§ Tasks for this exercise:
(a) In the news report on clashes in southern Afghanistan, what did authorities recover along with the militants' bodies?
(b) Carry on the news report on clashes in southern Afghanistan, picking up after its last sentence.

§ Page excerpt:
Meanwhile, Taliban militants clashed with police in two separate incidents in southern Afghanistan, leaving five militants and two officers dead, officials said Tuesday.
The militants attacked police at a checkpoint in Shinkay district in Zabul province on Monday, and the ensuing clash left five suspected militants dead, said Ali Kheil, the spokesman for Zabul's governor. There were no police casualties, he said.
Authorities recovered the militants' bodies alongside three motorbikes used in the attack, Kheil said.
Also Monday, militants attacked a police vehicle just outside Kandahar city, killing two officers and wounding eight others, said provincial police chief Syed Agha Saqib. The attackers escaped and police are hunting for them, he said.

Rows from a dataset on spatial reasoning:

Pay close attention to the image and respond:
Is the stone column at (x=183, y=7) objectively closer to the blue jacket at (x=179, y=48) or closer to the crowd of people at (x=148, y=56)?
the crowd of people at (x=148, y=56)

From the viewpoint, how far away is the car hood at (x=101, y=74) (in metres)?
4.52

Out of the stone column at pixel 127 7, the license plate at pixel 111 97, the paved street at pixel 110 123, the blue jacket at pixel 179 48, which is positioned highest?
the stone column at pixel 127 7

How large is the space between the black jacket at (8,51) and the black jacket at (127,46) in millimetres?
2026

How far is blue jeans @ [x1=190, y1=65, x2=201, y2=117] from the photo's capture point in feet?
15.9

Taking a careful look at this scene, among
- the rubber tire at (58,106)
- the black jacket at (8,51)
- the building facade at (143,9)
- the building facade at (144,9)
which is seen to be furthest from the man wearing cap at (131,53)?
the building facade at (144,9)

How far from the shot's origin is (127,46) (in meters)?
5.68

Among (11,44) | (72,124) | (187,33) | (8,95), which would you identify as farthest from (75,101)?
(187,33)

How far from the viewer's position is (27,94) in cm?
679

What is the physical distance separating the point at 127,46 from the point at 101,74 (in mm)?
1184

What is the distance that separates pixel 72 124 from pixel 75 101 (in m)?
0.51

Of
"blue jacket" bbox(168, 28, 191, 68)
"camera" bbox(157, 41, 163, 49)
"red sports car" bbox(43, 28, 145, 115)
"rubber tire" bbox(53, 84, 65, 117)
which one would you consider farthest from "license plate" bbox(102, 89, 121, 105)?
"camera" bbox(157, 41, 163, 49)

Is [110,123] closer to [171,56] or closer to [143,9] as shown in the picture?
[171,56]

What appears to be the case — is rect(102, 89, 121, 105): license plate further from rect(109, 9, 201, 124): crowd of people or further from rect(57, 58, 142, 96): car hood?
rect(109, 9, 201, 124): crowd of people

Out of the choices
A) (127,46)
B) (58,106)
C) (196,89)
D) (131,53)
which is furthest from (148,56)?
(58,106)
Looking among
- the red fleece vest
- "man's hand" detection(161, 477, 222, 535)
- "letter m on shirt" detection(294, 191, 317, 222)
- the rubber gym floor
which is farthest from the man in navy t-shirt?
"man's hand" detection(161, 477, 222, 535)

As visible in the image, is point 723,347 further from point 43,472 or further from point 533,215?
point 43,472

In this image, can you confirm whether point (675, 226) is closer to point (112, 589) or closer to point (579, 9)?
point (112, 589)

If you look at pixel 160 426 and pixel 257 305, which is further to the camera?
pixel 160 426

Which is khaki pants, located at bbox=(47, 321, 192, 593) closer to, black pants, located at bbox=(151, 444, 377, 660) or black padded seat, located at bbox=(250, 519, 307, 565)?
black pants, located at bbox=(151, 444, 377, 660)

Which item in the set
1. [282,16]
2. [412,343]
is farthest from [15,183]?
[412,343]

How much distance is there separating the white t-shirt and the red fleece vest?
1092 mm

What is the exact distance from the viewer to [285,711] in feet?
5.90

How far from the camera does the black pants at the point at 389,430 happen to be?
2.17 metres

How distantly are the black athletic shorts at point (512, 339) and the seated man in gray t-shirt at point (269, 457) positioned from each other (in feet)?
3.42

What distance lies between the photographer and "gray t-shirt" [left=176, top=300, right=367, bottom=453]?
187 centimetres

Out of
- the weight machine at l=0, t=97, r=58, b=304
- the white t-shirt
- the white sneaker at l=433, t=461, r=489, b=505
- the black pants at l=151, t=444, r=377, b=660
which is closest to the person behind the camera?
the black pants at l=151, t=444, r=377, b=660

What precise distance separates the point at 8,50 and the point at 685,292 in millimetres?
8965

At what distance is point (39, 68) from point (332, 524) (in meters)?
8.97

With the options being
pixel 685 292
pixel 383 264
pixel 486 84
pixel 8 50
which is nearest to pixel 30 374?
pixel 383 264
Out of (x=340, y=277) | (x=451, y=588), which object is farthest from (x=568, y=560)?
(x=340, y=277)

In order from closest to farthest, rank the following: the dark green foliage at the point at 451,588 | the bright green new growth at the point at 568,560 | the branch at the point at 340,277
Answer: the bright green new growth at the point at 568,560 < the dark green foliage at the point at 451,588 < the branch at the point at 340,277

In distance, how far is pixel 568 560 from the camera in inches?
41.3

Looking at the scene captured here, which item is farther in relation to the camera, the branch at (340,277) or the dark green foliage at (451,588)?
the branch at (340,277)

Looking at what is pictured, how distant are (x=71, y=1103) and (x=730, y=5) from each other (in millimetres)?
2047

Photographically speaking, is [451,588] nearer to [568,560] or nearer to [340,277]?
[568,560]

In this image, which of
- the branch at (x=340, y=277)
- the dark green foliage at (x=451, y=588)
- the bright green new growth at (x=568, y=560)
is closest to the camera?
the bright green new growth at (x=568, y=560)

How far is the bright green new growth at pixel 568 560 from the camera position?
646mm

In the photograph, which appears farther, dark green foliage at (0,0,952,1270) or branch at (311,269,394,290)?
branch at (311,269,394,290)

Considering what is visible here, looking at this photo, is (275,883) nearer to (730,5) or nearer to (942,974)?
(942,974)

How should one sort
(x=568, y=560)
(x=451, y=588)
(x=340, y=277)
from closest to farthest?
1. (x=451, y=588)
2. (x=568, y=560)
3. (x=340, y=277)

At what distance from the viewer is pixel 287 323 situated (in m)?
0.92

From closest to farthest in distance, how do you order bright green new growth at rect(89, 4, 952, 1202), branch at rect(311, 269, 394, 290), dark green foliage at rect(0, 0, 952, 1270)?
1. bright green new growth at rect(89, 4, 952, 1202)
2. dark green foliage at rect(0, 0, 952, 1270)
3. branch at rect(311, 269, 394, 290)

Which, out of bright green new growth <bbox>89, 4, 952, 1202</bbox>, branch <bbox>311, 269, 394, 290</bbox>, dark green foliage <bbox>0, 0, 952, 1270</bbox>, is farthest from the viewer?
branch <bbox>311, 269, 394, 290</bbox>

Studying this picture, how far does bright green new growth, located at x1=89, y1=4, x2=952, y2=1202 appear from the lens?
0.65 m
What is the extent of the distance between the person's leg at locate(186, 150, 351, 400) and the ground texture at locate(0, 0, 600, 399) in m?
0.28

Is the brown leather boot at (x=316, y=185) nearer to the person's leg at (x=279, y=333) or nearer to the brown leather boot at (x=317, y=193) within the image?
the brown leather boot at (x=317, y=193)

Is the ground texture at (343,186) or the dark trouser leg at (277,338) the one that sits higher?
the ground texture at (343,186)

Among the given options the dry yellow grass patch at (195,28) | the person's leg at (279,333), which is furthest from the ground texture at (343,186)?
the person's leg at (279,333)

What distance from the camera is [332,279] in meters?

§ Answers provided:
(a) Three motorbikes used in the attack.

(b)
Insurgent attacks and military operations have killed more than 3,600 people so far this year, most of them militants. Much of the violence has been concentrated in the former Taliban stronghold in the south.
Also in southern Afghanistan, Dutch soldiers fatally shot a motorcyclist who approached their convoy and failed to heed warning signals and shots, the Dutch Defense Ministry said.
International forces are often the targets of suicide bombers, and they repeatedly warn Afghan civilian motorists to slow down or steer clear of convoys so they are not mistaken for attackers. Several civilians have been killed in such incidents.